失業率は予想外に4.1%へ低下し、市場予想の4.3%や前月の4.2%を下回りました。

一方で、平均時給の伸びは前月比0.2%、前年比3.7%にとどまり、いずれも予想を若干下回りました。

また、労働参加率は62.3%となり、前月の62.4%からわずかに低下しています。特筆すべきは、政府部門の雇用が6月の雇用増加の約半数にあたる7万3,000人を占めた点です。

当社見解
6月の雇用増加と失業率の低下は雇用市場の依然としての底堅さを示すものの、賃金上昇ペースの鈍化、労働参加率の低下、ADP 雇用統計で指摘された2年以上ぶりの民間部門雇用の減少など、労働市場の冷え込みの兆候も見られます。

今週の雇用統計の力強さにより、市場は早期のFRB利下げ観測を後退させており、執筆時点で7月利下げの確率は4.7%(発表前は24%)まで低下しています。

しかし表面的な数字以上に労働市場全体としては明らかな弱まりを見せており、インフレ率も最近は鈍化傾向にあるため、私たちは「9月からの100ベーシスポイントの利下げ開始」という従来の基本シナリオを維持しています。

こうした環境下においては、質の高い債券が魅力的なリスク・リターンを提供し、市場下落時のヘッジ手段になると考えます。

英国政府、財政への懸念沈静化を目指す
キア・スターマー首相は、政府の借入目標を緩和しないと明言し、シャドウ・チャンセラー(影の財務大臣という意味。ここでは労働党用語で労働党のリーヴス財務大臣の事です。)の続投を全面的に支持しました。
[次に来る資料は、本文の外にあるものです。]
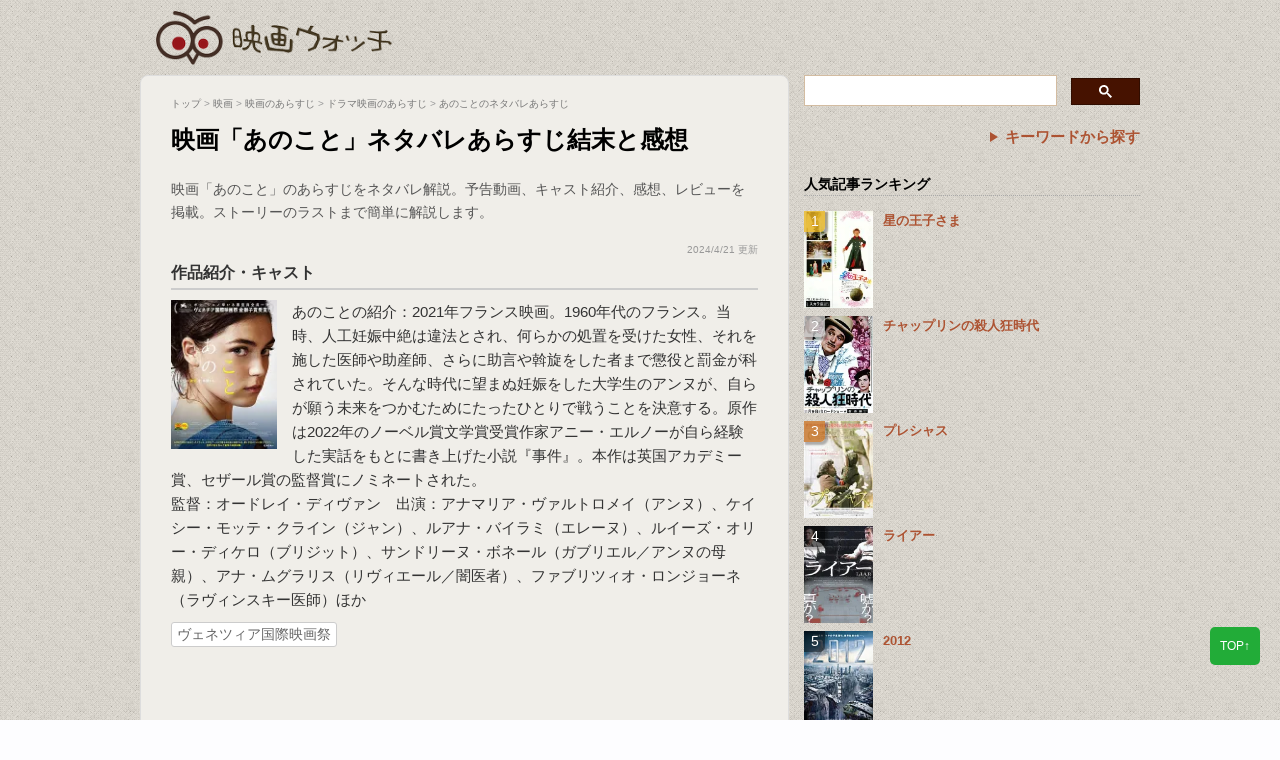

--- FILE ---
content_type: text/html; charset=utf-8
request_url: https://www.google.com/recaptcha/api2/aframe
body_size: 113
content:
<!DOCTYPE HTML><html><head><meta http-equiv="content-type" content="text/html; charset=UTF-8"></head><body><script nonce="XCBieu3_udrGlByPPst4TQ">/** Anti-fraud and anti-abuse applications only. See google.com/recaptcha */ try{var clients={'sodar':'https://pagead2.googlesyndication.com/pagead/sodar?'};window.addEventListener("message",function(a){try{if(a.source===window.parent){var b=JSON.parse(a.data);var c=clients[b['id']];if(c){var d=document.createElement('img');d.src=c+b['params']+'&rc='+(localStorage.getItem("rc::a")?sessionStorage.getItem("rc::b"):"");window.document.body.appendChild(d);sessionStorage.setItem("rc::e",parseInt(sessionStorage.getItem("rc::e")||0)+1);localStorage.setItem("rc::h",'1769954484991');}}}catch(b){}});window.parent.postMessage("_grecaptcha_ready", "*");}catch(b){}</script></body></html>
これは、政府が50億ポンド規模の福祉費削減案を撤回し、英国の構造的な財政問題が改めて注目されたことを受けた対応です。
7月2日には英国10年債利回りが4.43%から一時4.68%へ急騰しましたが、翌3日には首相の発言により4.52%まで落ち着きを見せました。

当社見解
今回の一連の出来事は、英国政府が抱える財政上の課題を改めて浮き彫りにしました。
政府は財政健全化を目指す中で、増税か歳出削減かという政治的に厳しい選択を迫られています。

それとともに、市場は「第三の選択肢」としての財政規律の微修正、つまり英国債発行増加の可能性にも注目しています。

最近の債券市場の乱高下にもかかわらず、イングランド銀行が今年さらに2回以上の利下げを行うという当社の見方からすれば、英国債利回りはより低下する余地があると考えます。

より広い観点では、金融緩和サイクルが世界的に継続している背景もあり、投資家の皆さまには手元資金のあり方を見直し、より持続可能なインカム源の確保をご検討いただくことを推奨します。